И тут боковым зрением замечаю – чтото неправильное происходит. Поворачиваюсь – а бабулёк жестом фокусника свежую упаковку отбеливателя откуда-то выудила, не менее сноровисто вскрыла и шустро так, щепотью, его себе пихает в то место, где у неё когда-то рот был! Вот зараза. Отбираю упаковку, попутно пытаясь не обжечься.

Вы бы видели это возмущение! Свиристит, отбеливателем плюётся – только уворачиваться успевай, чтоб глаза не выжгло! Кое-как упаковали, чтобы остатки бабушки не попортить, и на отделение переправили. От греха. А то мало ли, где и что у неё ещё заныкано.


А ведь все эти больнично-скоропомощные развлечения накладывались на институтскую программу, которую хочешь не хочешь, а учить и сдавать приходилось. Зачастую на фоне полутора ставок, а это – сутки через двое. А что в рабочие сутки в институте пропускаешь – то по вечерам отрабатывать. Надо отдать должное факультетскому начальству – с пониманием относились. Всё-таки мы все по специальности трудились, премудрости профессии с самых низов постигая. Полы мыли, санитарили, позже фельдшерили. На сон времени, правда, почти не оставалось. Досыпали на лекциях, если туда попадали. На практических занятиях, впрочем, тоже. На анатомии, помню, хорошо спалось, под формалин. Оно, конечно, не эфир и не хлороформ, но тоже ничего было. И ведь на всё времени хватало! И на пьянство, и на прочие безобразия. И даже учились неплохо. Молодые были.

Вот как-то ночью сижу у себя в «приёмнике». Звонят – открываю. А там одногруппник Дима, с 12-й станции. Привёз гастарбайтера суицидного. Фамилию его до сих пор помню (не Димину, у него другая) – Насруллаев. С двумя «л». Значимая такая фамилия, в четыре утра особенно. Насруллаев поссорился с женой и через это решил сделать конец своей жизни, немножко тазепаму поев. То ли препарат просроченный попался, то ли тех трёх таблеток оказалось маловато, но сволочь Насруллаев был бодр и разговорчив. Однако оформлять-то всё равно надо. Психиатр разберётся, а наше дело маленькое. Заполняю бумаги. А Дима хоть в конце смены, но тоже бодрый. Нервничает, ему утром зачёт по химии пересдавать. Я тоже нервничаю, потому что не менее нервный Насруллаев мельтешит и нервирует нас с Димой с каждой минутой всё больше и больше.

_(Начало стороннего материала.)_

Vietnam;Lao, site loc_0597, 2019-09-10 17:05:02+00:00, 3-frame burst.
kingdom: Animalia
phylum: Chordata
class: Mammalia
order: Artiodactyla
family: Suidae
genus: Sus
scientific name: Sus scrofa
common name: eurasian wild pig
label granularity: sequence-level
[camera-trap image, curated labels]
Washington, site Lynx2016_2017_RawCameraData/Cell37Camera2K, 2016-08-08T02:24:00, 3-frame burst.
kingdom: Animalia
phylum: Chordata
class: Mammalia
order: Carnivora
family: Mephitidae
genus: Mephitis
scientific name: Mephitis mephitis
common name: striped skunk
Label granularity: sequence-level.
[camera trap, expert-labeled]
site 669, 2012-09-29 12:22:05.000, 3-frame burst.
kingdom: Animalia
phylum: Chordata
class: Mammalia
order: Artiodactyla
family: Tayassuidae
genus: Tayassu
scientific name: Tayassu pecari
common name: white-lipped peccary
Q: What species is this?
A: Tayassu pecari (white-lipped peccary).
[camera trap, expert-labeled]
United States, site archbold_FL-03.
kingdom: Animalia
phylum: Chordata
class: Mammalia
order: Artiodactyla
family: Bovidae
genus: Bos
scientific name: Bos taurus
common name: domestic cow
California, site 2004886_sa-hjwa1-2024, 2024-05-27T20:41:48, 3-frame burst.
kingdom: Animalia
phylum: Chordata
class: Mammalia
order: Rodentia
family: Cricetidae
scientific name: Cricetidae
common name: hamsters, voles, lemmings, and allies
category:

– Так, Дим, паспорт его где?

– Да вот, держи. Слушай, а что там с альдегидами этими? Они то ли окисляются, то ли нет.

– Окисляются, не волнуйся. Год рождения? Шестидесятый? Да не твой, мудака этого.

– Ты, слушай, кому «мудак» говоришь? Зачем мудак? Да! Мудак!!! На этой сука женился, всё ей покупал – мало! Сапоги купил, туфли-шмуфли – мало ей, билят, всё.

– Слушай, а эти все, тригалогениды, они окисляются?

– Кто? Какие-такие гниды? Дима, зачёт – по химии, при чём тут вши?.. Так, проживает по адресу... Там точно только тазепам?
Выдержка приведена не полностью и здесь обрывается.